*** Opening of RAW DATA ***

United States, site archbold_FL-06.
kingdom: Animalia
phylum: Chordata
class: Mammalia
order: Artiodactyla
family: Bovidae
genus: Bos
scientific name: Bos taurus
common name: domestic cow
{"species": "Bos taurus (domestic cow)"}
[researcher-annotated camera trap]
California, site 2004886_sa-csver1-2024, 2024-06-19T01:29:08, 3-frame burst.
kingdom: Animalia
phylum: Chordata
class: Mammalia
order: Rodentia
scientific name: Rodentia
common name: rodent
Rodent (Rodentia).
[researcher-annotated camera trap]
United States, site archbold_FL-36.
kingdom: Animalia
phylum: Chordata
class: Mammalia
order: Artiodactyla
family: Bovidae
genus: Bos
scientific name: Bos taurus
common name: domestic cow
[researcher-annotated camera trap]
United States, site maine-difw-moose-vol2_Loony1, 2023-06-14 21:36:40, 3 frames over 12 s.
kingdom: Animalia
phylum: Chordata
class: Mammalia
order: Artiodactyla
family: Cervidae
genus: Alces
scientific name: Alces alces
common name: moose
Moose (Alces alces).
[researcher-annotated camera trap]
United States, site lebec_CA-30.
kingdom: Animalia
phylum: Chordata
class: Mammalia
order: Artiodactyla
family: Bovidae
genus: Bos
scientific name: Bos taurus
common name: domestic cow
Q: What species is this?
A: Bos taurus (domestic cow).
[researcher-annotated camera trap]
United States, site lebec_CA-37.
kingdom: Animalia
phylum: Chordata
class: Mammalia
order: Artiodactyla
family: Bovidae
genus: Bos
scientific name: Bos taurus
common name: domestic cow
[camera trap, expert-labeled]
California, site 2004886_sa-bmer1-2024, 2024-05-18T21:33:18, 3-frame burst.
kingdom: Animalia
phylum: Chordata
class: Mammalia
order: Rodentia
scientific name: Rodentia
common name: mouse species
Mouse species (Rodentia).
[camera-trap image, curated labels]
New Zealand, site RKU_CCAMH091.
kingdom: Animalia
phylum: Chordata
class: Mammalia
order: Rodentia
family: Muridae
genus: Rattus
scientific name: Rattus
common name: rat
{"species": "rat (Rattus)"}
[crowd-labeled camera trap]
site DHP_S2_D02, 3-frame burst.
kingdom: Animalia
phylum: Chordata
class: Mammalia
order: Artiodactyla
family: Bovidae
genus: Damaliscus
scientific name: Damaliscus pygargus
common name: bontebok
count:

*** Close of RAW DATA ***

TASK TO COMPLETE:
Show the lines above with "labeled".

OUTPUT OF THE EXERCISE:
[camera trap, expert-labeled]
[crowd-labeled camera trap]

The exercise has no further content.